Tasks for this exercise
a – In the speech on illegal tobacco sales, how much does Retail Ireland believe criminals in Ireland make each week from illegal tobacco?
b – Take the speech on illegal tobacco sales further, continuing it after its last sentence.

Extract provided
One of my concerns is that in parts of my constituency there is a strong sense that approximately 30% of the sales are illegal, and that figure is growing. That appears to be the case in other parts of Dublin and in cities such as Waterford, according to anecdotal evidence.

 

I will give the Minister a couple of examples. A small shopkeeper to whom I spoke in north Clondalkin told me he let two staff go recently because of a decline in the legal sales of tobacco. The reason is not that people have suddenly stopped smoking, although I wish it was, but the growth in the illegal tobacco business. A neighbouring shopkeeper told me approximately 30% of discarded tobacco packaging outside his shop is from illegal tobacco products. While it would be preferable if people gave up smoking all together, it is galling that businesses which pay their commercial rates and keep people in work are being undermined because of illegal tobacco.

The other side of this issue is that the illegal tobacco trade benefits the criminal fraternity. Retail Ireland believes criminals in Ireland make in the region of €3 million per week from illegal tobacco sales. The most insidious aspect of that is it sucks young people into crime and inevitably some of them go on to get involved in even worse things, such as heroin and cocaine.

Data section

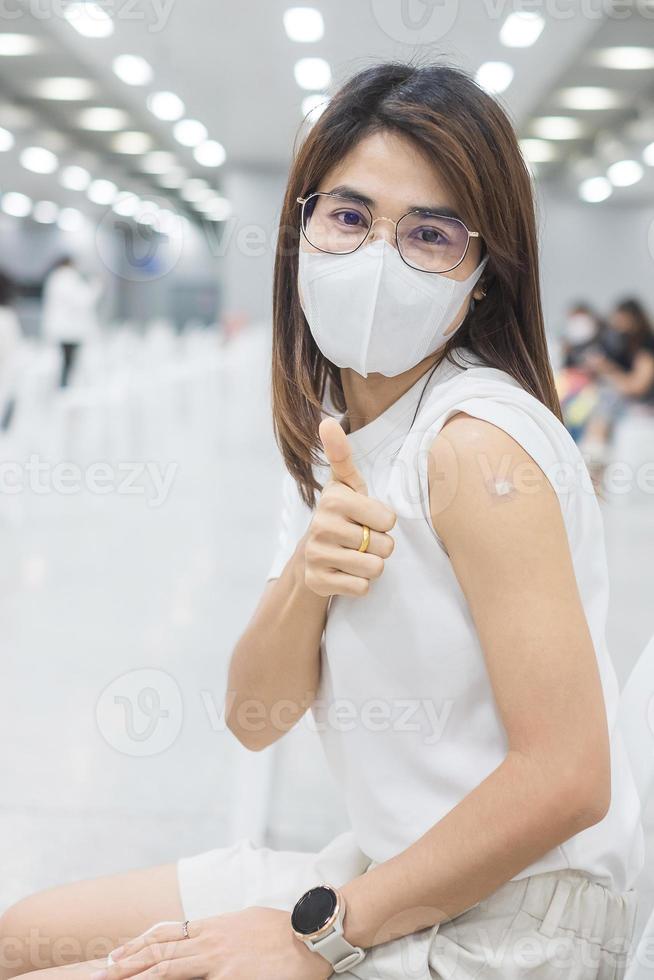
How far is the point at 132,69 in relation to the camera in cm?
823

Response list
a – In the region of €3 million per week.

b –
 

There are several questions about this issue to which I require answers. What is being done by the Revenue Commissioners and customs officials to stop illegal trafficking of tobacco products? What is being done to stop illegal sales of tobacco on the street? What is being done to get at the crime lords behind the street sellers who are making big profits from these illegal sales? Are the criminal sanctions adequate? Is there evidence that legally produced tobacco products are making their way into Ireland as illegal products from another country, as has been alleged to me? Has the State investigated this?

 

Tourists can legally bring in 800 cigarettes per person into this country and retailers reckon it accounts for 7% of tobacco consumed in Ireland. By contrast, Finland allows only 200 per tourist. Is there any way we can take a leaf out of the Finnish book to discourage people from smoking?

 

Minister for Finance (Deputy Michael Noonan):  I am advised by the Revenue Commissioners, who have responsibility for the collection of tobacco products tax and for tackling illicit trade in this area, that they are very aware of the threat that illegal tobacco products poses to the Exchequer and to the Government's health protection objective of discouraging smoking through high prices. Tackling this problem is a high priority for Revenue.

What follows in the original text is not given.